Image-aided platform orientation determination with a GNSS/low-cost IMU system using robust-adaptive Kalman filter

Sensor Fusion
DOI: 10.1007/s10291-017-0676-8 Publication Date: 2017-11-06T06:56:38Z
ABSTRACT
The availability of miniaturized sensors with enhanced capabilities, new methods for image processing, and easy access to small and low-weight airborne platforms for data acquisition, including unmanned vehicles, opens new possibilities for geodetic navigation applications and developing new developments in sensor fusion. In this context, the development of efficient methods, based on low-cost sensors, to extract precise georeferenced information from digital cameras is of utmost interest. We present a method to improve the performance of the integration of GNSS/low-cost IMU by exploiting the orientation changes retrieved from digital images.
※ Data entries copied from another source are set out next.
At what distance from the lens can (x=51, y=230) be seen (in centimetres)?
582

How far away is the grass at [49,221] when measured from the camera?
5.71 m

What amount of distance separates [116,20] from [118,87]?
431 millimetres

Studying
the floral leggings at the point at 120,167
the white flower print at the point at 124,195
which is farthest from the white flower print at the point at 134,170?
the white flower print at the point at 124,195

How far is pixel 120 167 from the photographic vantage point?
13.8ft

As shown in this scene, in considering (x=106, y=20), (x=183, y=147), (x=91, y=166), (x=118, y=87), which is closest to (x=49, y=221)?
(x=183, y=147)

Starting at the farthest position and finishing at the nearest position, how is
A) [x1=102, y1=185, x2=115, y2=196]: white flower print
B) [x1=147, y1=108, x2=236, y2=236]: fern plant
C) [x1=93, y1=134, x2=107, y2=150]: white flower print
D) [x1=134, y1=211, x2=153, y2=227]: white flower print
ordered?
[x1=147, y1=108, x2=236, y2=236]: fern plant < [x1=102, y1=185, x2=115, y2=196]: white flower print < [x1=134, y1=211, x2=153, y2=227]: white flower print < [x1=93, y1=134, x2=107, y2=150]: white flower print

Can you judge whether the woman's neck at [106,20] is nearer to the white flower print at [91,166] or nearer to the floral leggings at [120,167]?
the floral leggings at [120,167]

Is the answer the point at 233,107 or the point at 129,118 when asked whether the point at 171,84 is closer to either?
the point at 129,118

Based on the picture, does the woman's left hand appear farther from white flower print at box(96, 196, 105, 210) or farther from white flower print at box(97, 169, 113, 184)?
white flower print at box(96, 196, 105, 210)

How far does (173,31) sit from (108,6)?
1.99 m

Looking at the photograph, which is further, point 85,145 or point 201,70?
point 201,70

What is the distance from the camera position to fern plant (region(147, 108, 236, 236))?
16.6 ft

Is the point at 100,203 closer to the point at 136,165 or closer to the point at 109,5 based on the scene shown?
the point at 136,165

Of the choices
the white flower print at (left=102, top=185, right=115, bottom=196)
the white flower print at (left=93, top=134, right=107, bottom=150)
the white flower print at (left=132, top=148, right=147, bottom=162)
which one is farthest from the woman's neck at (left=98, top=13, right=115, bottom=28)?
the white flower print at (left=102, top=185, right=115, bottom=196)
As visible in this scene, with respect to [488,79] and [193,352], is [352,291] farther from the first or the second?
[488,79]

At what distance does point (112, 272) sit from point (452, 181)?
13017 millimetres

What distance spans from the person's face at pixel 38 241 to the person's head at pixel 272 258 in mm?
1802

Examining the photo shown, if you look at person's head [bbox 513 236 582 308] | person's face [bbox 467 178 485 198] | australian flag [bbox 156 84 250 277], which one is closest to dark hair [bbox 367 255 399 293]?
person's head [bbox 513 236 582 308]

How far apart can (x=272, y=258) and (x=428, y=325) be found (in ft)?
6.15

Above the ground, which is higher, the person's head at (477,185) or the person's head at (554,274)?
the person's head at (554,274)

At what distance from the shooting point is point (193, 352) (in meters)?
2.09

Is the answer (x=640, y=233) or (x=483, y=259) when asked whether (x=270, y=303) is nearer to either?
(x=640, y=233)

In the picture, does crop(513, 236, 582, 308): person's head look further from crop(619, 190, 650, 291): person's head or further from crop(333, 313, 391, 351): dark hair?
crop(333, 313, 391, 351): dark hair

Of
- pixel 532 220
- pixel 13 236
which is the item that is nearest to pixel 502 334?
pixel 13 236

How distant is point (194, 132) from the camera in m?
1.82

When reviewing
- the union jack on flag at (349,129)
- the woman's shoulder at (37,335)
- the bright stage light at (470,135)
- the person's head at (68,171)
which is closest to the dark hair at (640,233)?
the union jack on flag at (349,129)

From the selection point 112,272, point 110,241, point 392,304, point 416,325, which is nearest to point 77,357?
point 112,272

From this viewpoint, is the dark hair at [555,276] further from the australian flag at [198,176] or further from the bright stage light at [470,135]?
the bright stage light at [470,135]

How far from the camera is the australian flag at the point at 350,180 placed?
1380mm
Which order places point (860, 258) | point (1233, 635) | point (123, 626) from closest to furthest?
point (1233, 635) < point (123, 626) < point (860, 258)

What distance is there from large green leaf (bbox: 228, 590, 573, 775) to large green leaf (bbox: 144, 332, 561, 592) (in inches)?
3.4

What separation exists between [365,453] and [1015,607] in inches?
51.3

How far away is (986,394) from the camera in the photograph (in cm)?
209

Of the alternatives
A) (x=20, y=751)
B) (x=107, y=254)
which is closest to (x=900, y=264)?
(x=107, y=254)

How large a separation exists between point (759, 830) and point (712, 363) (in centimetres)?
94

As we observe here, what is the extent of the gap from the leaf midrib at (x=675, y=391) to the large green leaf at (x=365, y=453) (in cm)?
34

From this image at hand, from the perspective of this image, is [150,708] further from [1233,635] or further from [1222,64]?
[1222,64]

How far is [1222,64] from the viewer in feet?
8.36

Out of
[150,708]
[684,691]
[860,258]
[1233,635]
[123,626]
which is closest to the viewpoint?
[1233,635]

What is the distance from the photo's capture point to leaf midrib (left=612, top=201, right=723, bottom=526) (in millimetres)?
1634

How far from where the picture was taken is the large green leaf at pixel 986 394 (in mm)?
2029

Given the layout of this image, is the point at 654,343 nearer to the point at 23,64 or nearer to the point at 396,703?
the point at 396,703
In this work, a robust-adaptive Kalman filter is also introduced to further improve the performance of the method deployed. The adaptive factor and the robust factor accomplished are determined by innovation information and the threshold value of orientation changes between consecutive images. Results from airborne tests used to assess the performance of the method are presented. The results show that using a non-metric camera, the Euler angle estimation accuracy of the GNSS/low-cost IMU integration can be improved to be close to 0.5 degree and an additional improvement, which can reach 59%, can be achieved after using the robust-adaptive Kalman filter.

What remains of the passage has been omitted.